* **Prompt**
Update the data below by replacing "Green" with "Amber", keeping everything else the same, and omit the pictures from your answer.

* **Data for processing**
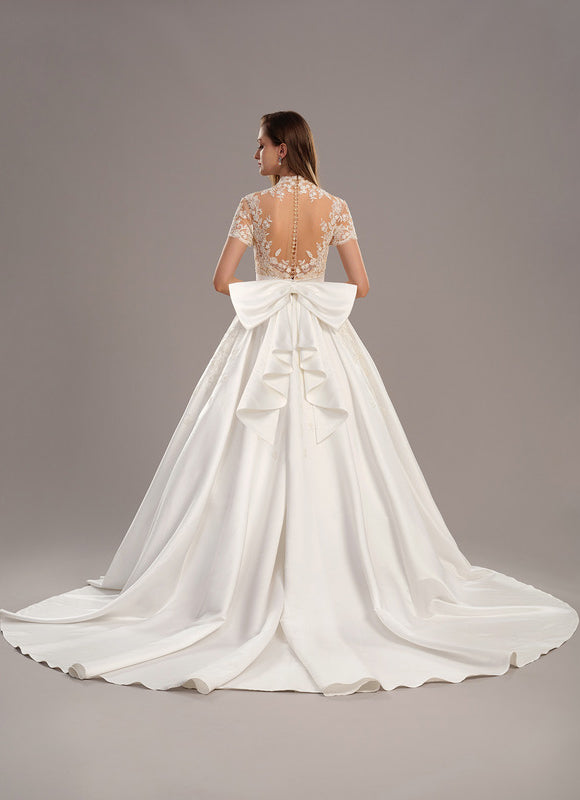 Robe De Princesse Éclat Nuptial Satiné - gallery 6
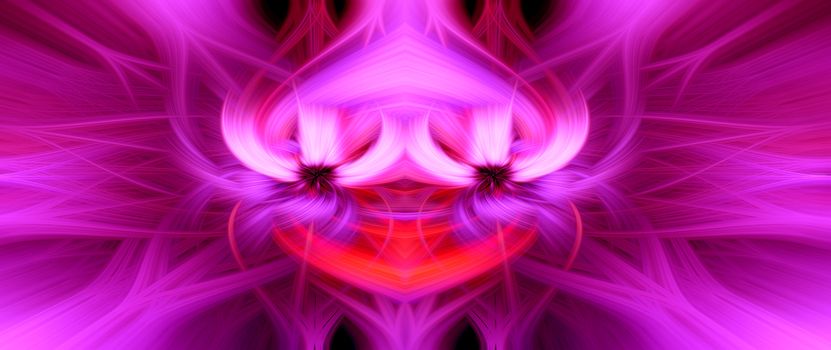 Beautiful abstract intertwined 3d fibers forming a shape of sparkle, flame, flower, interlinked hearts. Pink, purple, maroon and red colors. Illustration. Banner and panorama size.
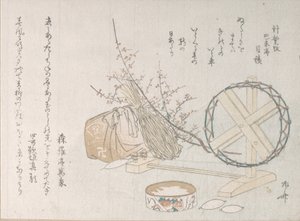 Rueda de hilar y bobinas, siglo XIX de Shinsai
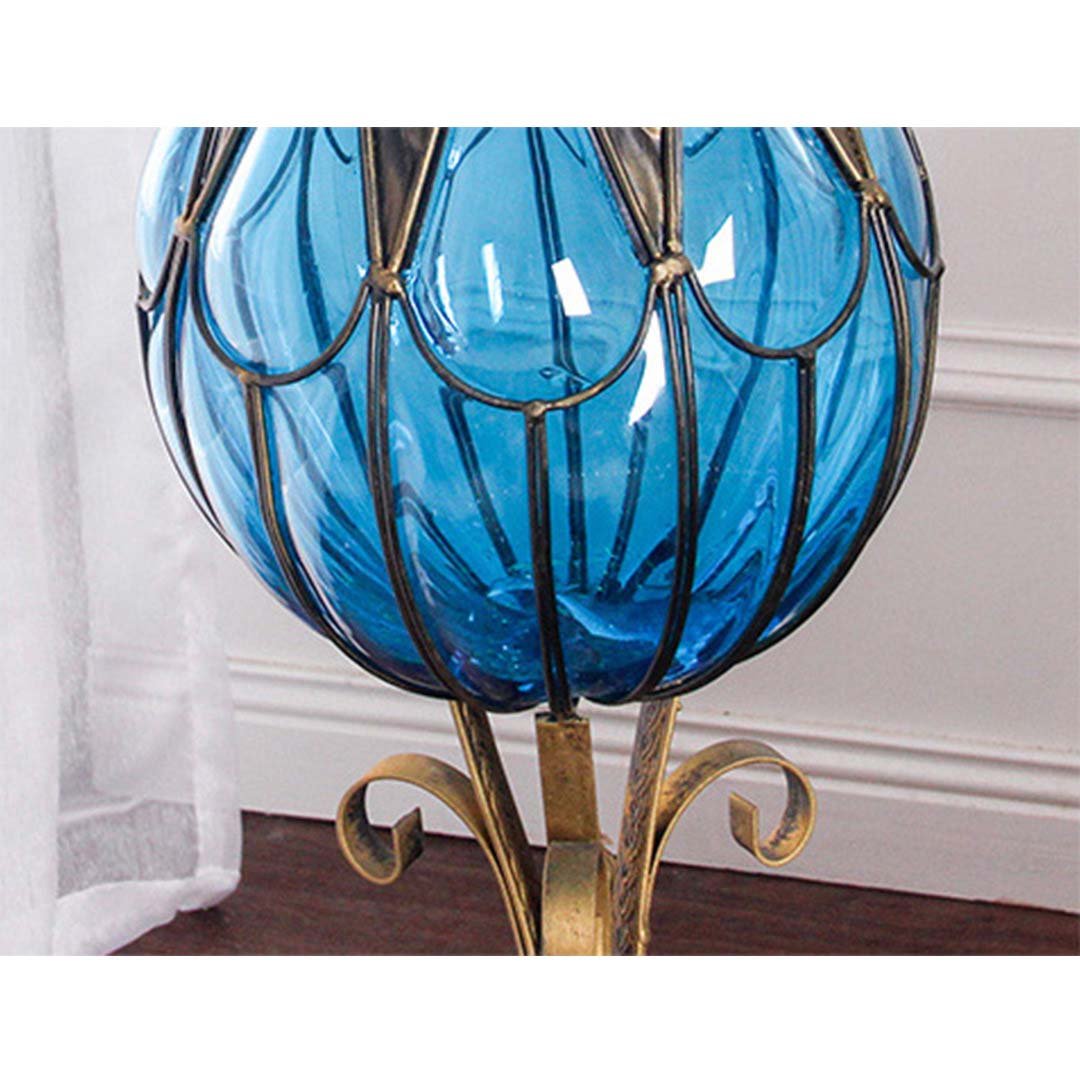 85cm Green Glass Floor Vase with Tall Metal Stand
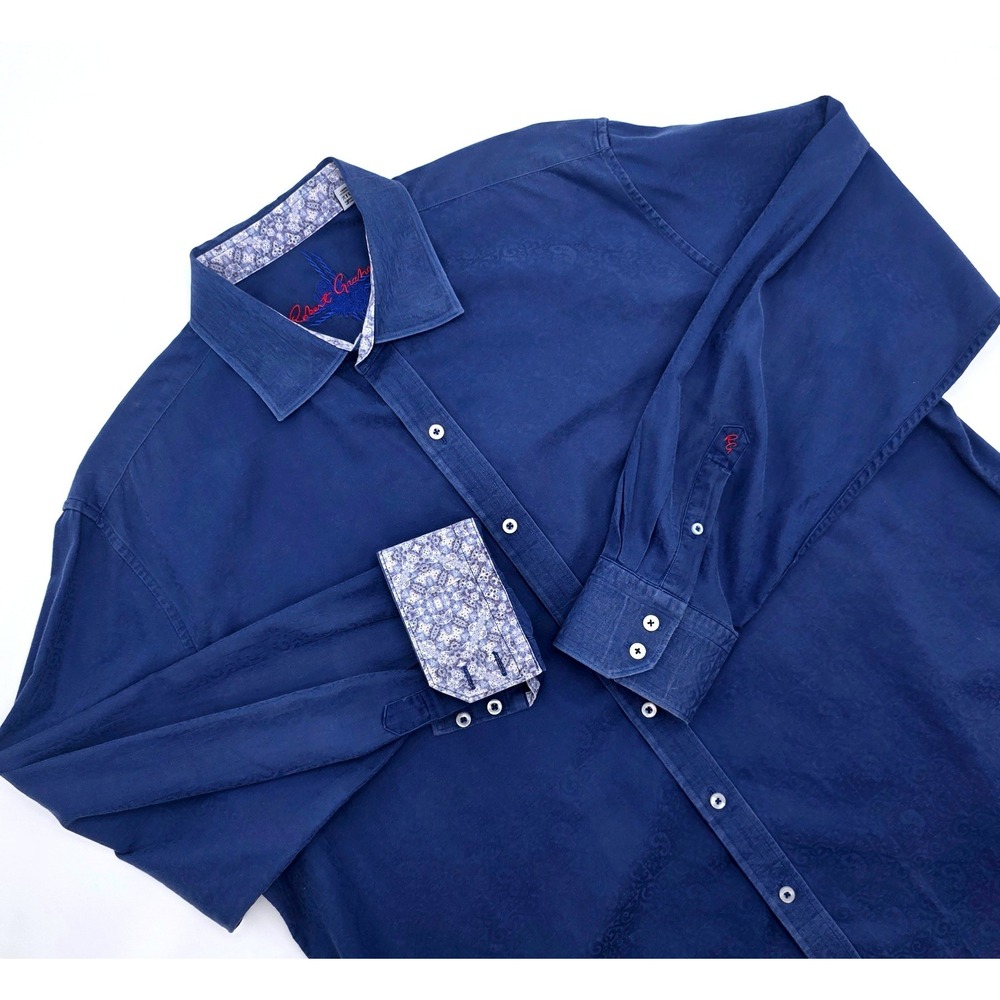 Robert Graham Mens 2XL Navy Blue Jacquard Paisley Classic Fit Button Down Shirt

* **Task answer**
 Robe De Princesse Éclat Nuptial Satiné - gallery 6
 Beautiful abstract intertwined 3d fibers forming a shape of sparkle, flame, flower, interlinked hearts. Pink, purple, maroon and red colors. Illustration. Banner and panorama size.
 Rueda de hilar y bobinas, siglo XIX de Shinsai
 85cm Amber Glass Floor Vase with Tall Metal Stand
 Robert Graham Mens 2XL Navy Blue Jacquard Paisley Classic Fit Button Down Shirt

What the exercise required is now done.